▸ **What the exercise asks**: Copy every line of the listing below word for word, omitting the pictures.

----------------

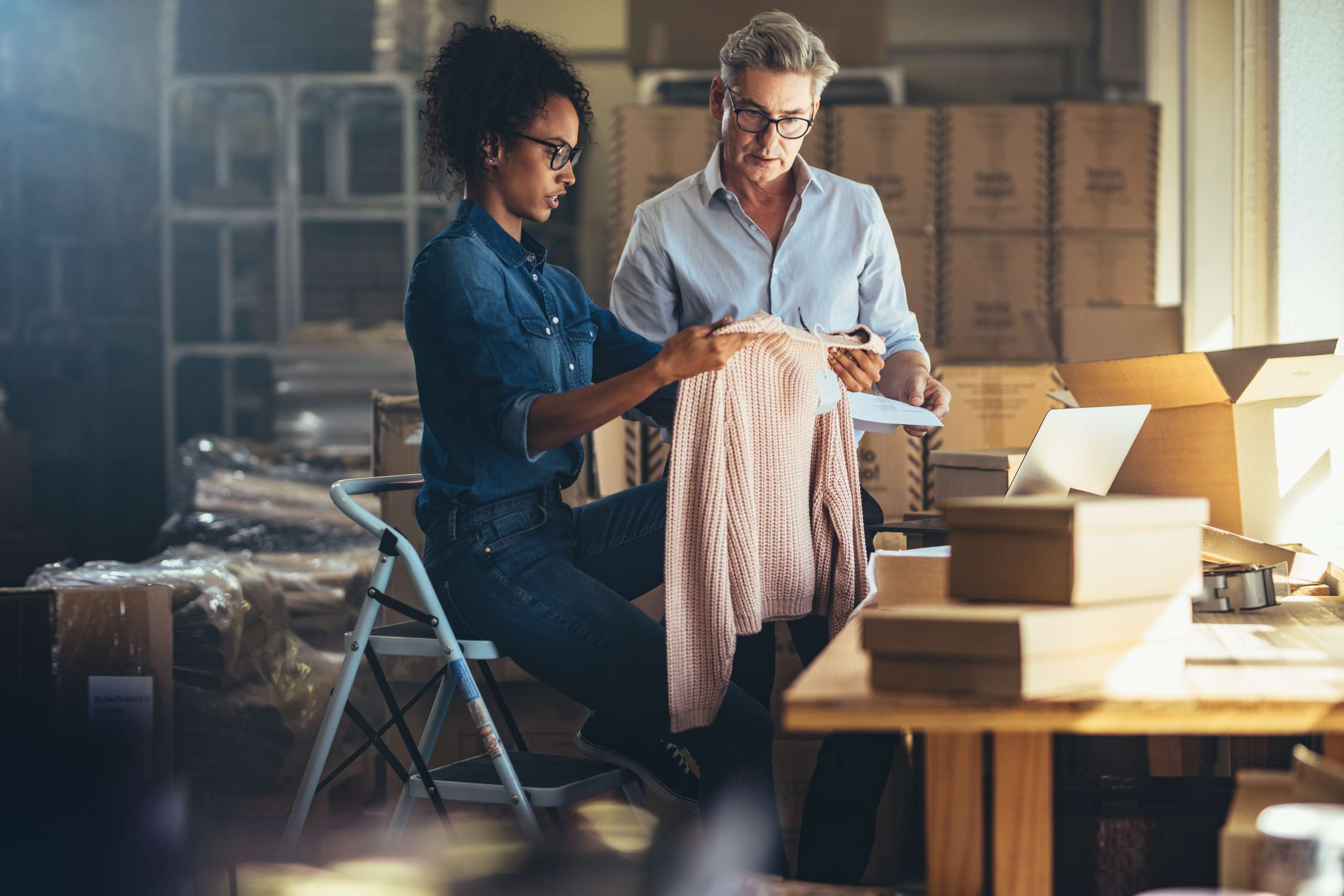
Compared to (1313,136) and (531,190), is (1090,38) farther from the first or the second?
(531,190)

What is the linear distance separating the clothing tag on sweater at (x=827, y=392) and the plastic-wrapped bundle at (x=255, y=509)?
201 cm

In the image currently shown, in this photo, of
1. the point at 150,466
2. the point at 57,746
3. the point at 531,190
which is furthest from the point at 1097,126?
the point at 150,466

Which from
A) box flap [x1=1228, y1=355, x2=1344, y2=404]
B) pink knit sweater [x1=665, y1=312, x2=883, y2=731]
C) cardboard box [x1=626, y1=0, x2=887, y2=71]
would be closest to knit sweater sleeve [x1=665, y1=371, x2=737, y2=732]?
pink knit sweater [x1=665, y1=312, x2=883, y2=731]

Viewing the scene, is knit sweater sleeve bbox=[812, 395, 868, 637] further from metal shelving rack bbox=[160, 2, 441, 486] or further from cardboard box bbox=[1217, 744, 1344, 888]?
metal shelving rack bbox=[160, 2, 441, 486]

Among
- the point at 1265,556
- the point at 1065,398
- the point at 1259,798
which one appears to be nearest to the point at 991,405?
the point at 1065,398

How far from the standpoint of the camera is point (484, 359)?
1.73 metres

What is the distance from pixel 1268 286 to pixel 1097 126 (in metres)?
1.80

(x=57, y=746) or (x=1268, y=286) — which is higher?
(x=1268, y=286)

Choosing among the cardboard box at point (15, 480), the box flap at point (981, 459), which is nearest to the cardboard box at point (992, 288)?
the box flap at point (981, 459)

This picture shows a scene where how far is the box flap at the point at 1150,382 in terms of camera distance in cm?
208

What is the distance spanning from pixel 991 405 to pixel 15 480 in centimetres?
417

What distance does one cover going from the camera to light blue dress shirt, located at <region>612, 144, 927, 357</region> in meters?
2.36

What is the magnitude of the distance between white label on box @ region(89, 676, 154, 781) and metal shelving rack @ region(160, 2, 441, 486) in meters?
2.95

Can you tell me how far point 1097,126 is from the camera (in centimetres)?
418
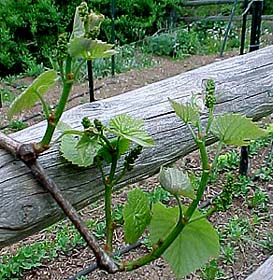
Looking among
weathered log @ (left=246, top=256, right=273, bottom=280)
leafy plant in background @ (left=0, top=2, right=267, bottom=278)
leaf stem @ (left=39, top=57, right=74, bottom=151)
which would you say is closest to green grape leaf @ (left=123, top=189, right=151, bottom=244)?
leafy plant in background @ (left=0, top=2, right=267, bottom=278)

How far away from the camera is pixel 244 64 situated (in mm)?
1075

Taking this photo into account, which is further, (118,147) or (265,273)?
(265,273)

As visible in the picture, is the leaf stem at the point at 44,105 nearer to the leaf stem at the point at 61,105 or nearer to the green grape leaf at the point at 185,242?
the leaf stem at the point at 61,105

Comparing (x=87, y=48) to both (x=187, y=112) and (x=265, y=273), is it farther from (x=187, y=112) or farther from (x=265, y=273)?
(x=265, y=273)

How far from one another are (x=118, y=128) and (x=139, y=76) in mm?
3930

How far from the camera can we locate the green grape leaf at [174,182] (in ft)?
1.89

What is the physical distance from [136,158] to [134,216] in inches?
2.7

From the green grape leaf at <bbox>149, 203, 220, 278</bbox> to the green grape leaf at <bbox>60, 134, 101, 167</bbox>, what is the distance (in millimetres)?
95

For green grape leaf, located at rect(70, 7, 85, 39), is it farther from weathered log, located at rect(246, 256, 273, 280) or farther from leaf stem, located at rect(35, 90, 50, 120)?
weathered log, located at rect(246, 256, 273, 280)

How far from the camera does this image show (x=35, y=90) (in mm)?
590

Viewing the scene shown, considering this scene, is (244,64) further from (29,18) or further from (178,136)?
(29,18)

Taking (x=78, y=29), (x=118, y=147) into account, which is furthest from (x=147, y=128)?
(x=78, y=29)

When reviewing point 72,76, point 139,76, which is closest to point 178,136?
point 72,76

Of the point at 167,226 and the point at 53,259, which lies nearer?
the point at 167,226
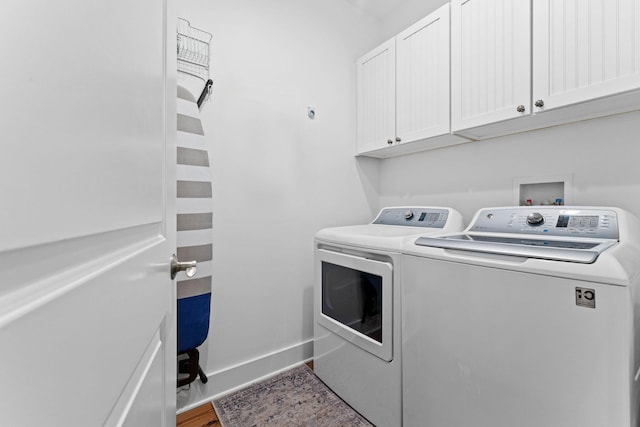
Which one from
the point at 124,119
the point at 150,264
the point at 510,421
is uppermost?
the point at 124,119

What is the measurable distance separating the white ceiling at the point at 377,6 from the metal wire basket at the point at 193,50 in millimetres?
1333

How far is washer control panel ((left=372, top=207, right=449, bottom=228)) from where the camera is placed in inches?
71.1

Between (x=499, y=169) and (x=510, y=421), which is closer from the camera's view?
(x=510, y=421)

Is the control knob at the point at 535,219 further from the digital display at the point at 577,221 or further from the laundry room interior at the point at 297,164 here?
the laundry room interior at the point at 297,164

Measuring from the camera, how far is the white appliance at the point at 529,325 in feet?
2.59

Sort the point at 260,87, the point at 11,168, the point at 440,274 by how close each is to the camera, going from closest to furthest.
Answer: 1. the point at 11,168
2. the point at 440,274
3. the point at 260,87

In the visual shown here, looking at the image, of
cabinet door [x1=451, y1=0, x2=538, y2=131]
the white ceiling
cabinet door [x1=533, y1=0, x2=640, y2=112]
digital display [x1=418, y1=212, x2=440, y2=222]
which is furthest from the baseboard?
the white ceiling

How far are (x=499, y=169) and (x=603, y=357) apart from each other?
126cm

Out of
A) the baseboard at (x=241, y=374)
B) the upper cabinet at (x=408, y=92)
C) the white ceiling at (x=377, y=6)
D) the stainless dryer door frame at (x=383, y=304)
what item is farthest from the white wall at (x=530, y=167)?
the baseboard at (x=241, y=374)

----------------

▸ **Exercise output**:
Compared to (1313,136) and (531,190), is (1090,38) farther from the first or the second?
(531,190)

What is the linear distance separating the clothing tag on sweater at (x=827, y=392) and the plastic-wrapped bundle at (x=255, y=509)?
201 cm

In the image currently shown, in this photo, of
1. the point at 150,466
2. the point at 57,746
3. the point at 531,190
which is furthest from the point at 1097,126?
the point at 150,466

Which from
A) box flap [x1=1228, y1=355, x2=1344, y2=404]
B) pink knit sweater [x1=665, y1=312, x2=883, y2=731]
C) cardboard box [x1=626, y1=0, x2=887, y2=71]
would be closest to knit sweater sleeve [x1=665, y1=371, x2=737, y2=732]?
pink knit sweater [x1=665, y1=312, x2=883, y2=731]

Viewing the scene, is knit sweater sleeve bbox=[812, 395, 868, 637] further from metal shelving rack bbox=[160, 2, 441, 486] or further from cardboard box bbox=[1217, 744, 1344, 888]?
metal shelving rack bbox=[160, 2, 441, 486]

Among
- the point at 1265,556
- the point at 1065,398
- the point at 1259,798
which one appears to be nearest to the point at 991,405?
the point at 1065,398

How far from the standpoint of the camera is point (484, 359)?
1.73 metres

What is the distance from pixel 1268 286 to pixel 1097 126 (in metres)?
1.80

(x=57, y=746) or (x=1268, y=286) — which is higher?
(x=1268, y=286)

Choosing among the cardboard box at point (15, 480), the box flap at point (981, 459), which is nearest to the cardboard box at point (992, 288)?
the box flap at point (981, 459)

This picture shows a scene where how far is the box flap at the point at 1150,382 in terms of camera distance in cm?
208

What is the distance spanning from pixel 991 405 to pixel 15 480 in centimetres?
417

What distance does one cover going from the camera to light blue dress shirt, located at <region>612, 144, 927, 357</region> in meters?
2.36

What is the magnitude of the distance between white label on box @ region(89, 676, 154, 781) and metal shelving rack @ region(160, 2, 441, 486) in meters?
2.95

Can you tell me how far point 1097,126 is from the camera (in centimetres)?
418
Looking among
weathered log @ (left=246, top=256, right=273, bottom=280)
leafy plant in background @ (left=0, top=2, right=267, bottom=278)
leaf stem @ (left=39, top=57, right=74, bottom=151)
which would you say is closest to green grape leaf @ (left=123, top=189, right=151, bottom=244)?
leafy plant in background @ (left=0, top=2, right=267, bottom=278)

How far away from the camera is pixel 244 64 situated (in mm)?
1075

Taking this photo into account, which is further, (118,147) or (265,273)?
(265,273)

As visible in the picture, is the leaf stem at the point at 44,105 nearer to the leaf stem at the point at 61,105 or nearer to the green grape leaf at the point at 185,242?
the leaf stem at the point at 61,105

Comparing (x=87, y=48) to both (x=187, y=112) and (x=265, y=273), is it farther from (x=187, y=112) or farther from (x=265, y=273)?
(x=265, y=273)

How far from one another are (x=118, y=128) and (x=139, y=76) in mm?
3930

How far from the camera can we locate the green grape leaf at [174,182] (in ft)?
1.89

What is the physical distance from [136,158] to [134,216] in inches?
2.7

From the green grape leaf at <bbox>149, 203, 220, 278</bbox> to the green grape leaf at <bbox>60, 134, 101, 167</bbox>, what is the distance (in millimetres)?
95

For green grape leaf, located at rect(70, 7, 85, 39), is it farther from weathered log, located at rect(246, 256, 273, 280) or farther from leaf stem, located at rect(35, 90, 50, 120)?
weathered log, located at rect(246, 256, 273, 280)

How far from the camera does this image show (x=35, y=90) (in mm)?
590

Viewing the scene shown, considering this scene, is (244,64) further from (29,18) or further from (178,136)?
(29,18)

Taking (x=78, y=29), (x=118, y=147) into account, which is furthest from (x=147, y=128)?
(x=78, y=29)

When reviewing point 72,76, point 139,76, which is closest to point 178,136?
point 72,76

Of the point at 167,226 and the point at 53,259, which lies nearer?
the point at 167,226
Which one from
the point at 124,119
the point at 150,264
the point at 510,421
is uppermost?
the point at 124,119

What is the measurable distance separating the white ceiling at the point at 377,6 from the metal wire basket at the point at 193,50 in millimetres?
1333

How far is washer control panel ((left=372, top=207, right=449, bottom=228)) from where the camera is placed in inches?
71.1

Between (x=499, y=169) and (x=510, y=421), which is closer from the camera's view?
(x=510, y=421)

Is the control knob at the point at 535,219 further from the digital display at the point at 577,221 or further from the laundry room interior at the point at 297,164 here?
the laundry room interior at the point at 297,164

Measuring from the camera, how far is the white appliance at the point at 529,325 in feet?
2.59

Sort the point at 260,87, the point at 11,168, the point at 440,274 by how close each is to the camera, going from closest to furthest.
Answer: 1. the point at 11,168
2. the point at 440,274
3. the point at 260,87

In the visual shown here, looking at the image, of
cabinet door [x1=451, y1=0, x2=538, y2=131]
the white ceiling
cabinet door [x1=533, y1=0, x2=640, y2=112]
digital display [x1=418, y1=212, x2=440, y2=222]
which is furthest from the baseboard?
the white ceiling

How far are (x=499, y=169) and (x=603, y=357) apart from each other?
126cm

Out of
A) the baseboard at (x=241, y=374)
B) the upper cabinet at (x=408, y=92)
C) the white ceiling at (x=377, y=6)
D) the stainless dryer door frame at (x=383, y=304)
what item is farthest from the white wall at (x=530, y=167)?
the baseboard at (x=241, y=374)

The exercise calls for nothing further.